I noticed this too and I went to the library today to get some books and figure out what exactly was going wrong. As it turns out, both calculations are wrong. The game is not sequential, despite being turn-based. In a sequential game, neither player is allowed to switch strategies, but this is obviously untrue for the auction. The problem is that the game-tree is infinite, and so one cannot get an accurate picture of what's going on by picking an arbitrary cutoff point and trying to calculate from there.

The right way to look at it is, at each point of the game, for each player to ask whether or not to drop out. At the beginning of the game, dropping out gives you \$0 as does bidding only \$0, so there is no reason to play the game, but there is also no reason not to. I'll get to this a little later. Assume that the game begins anyway. Then, at each round n ( n greater than or equal to 0), the value of dropping out (for the player who bids first and with 1 dollar increments) is -( 2n + 1), whereas the value of not dropping out is p*(20 - n - 1), where p is the probability that the opponent will drop out. Now, a player should drop out only when -(2n + 1) > p*(20 - n - 1), i.e. when there is more to gain by dropping out than continuing with a probability p of the other player dropping out. Solving this inequality for n we have,

n < (19p +1)/(2(p - 1)),

and for the even player we have,

n < 10p/(p -1)

But the term on the right hand side is negative for all p whereas n is always non-negative. Thus, for both players, once the game has started, it is always better to continue than to drop out, regardless of the probability of the other player dropping out. Unless, of course, the probability of the other player dropping out is 1, in which case the analysis is slightly different but the conclusion is the same. If p is 1, then the calculation is -2n - 1 > 20 - 2n - 1 leads to 0 > 20 which is false, and we conclude that it is not better to drop out of the auction if the other player is guaranteed to drop out on his next turn.

Not true. As soon as they realize they are caught in an escalation game, they realize that their expected payoff is zero or negative. In that case, their best strategy --- the strategy that will minimize their losses --- is to drop out as quickly as possible.

This is incorrect as the calculation above shows, because they have to minimize their losses. The best way to do this is to win the \$20 from Carl rather than drop out immediately because that will reduce the loss by \$20.

Images with brief captions
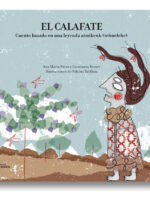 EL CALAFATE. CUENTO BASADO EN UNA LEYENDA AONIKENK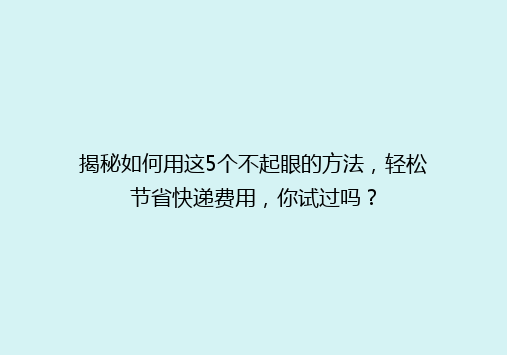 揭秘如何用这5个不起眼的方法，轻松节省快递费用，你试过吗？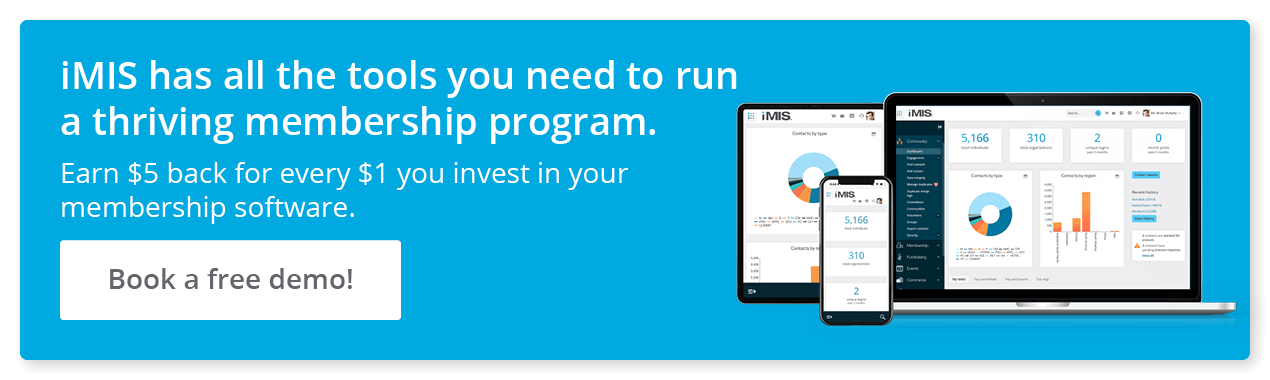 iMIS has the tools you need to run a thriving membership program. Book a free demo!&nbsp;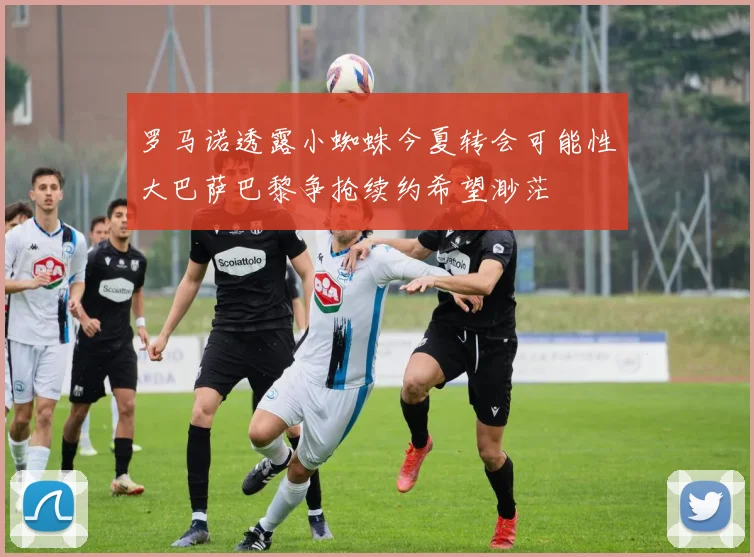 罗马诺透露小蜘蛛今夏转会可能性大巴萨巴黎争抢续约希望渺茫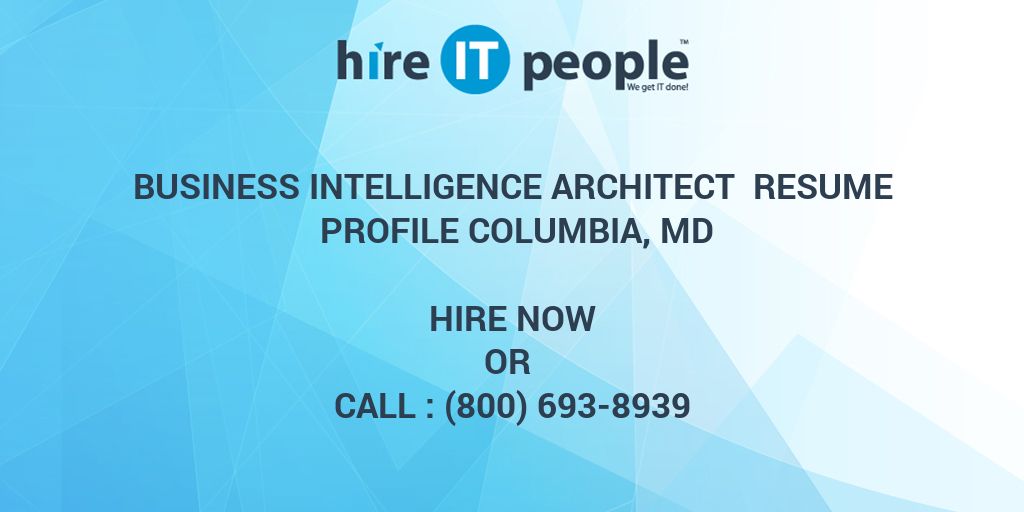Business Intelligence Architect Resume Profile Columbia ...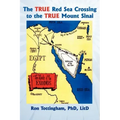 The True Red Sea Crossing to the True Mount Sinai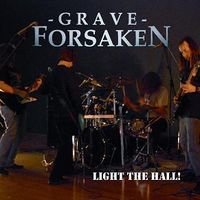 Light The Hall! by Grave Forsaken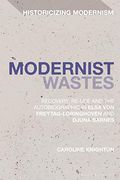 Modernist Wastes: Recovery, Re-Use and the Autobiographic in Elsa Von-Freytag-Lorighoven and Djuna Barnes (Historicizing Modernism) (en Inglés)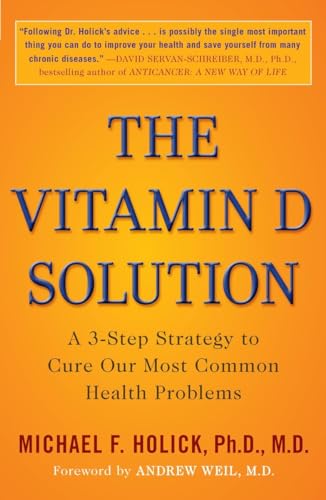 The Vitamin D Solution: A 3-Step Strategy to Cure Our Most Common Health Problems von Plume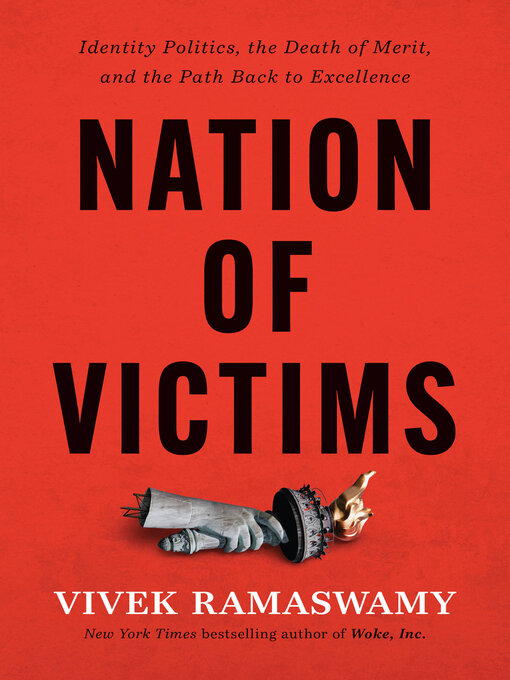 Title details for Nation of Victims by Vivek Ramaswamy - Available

Requirement 1: Can you repeat, word for word, everything in the auction thread from "This is incorrect" down to "loss by \$20."?
Requirement 2:
Using the auction thread, answer each question:
(a) For the player who bids first, what is the value of dropping out at round n?
(b) What inequality is given for the even player?
(c) According to the last reply, what is the best way to minimize losses?

Response area 1:
This is incorrect as the calculation above shows, because they have to minimize their losses. The best way to do this is to win the \$20 from Carl rather than drop out immediately because that will reduce the loss by \$20.

Response area 2:
(a) -(2n + 1)
(b) n < 10p/(p - 1)
(c) Win the $20 from Carl rather than drop out immediately.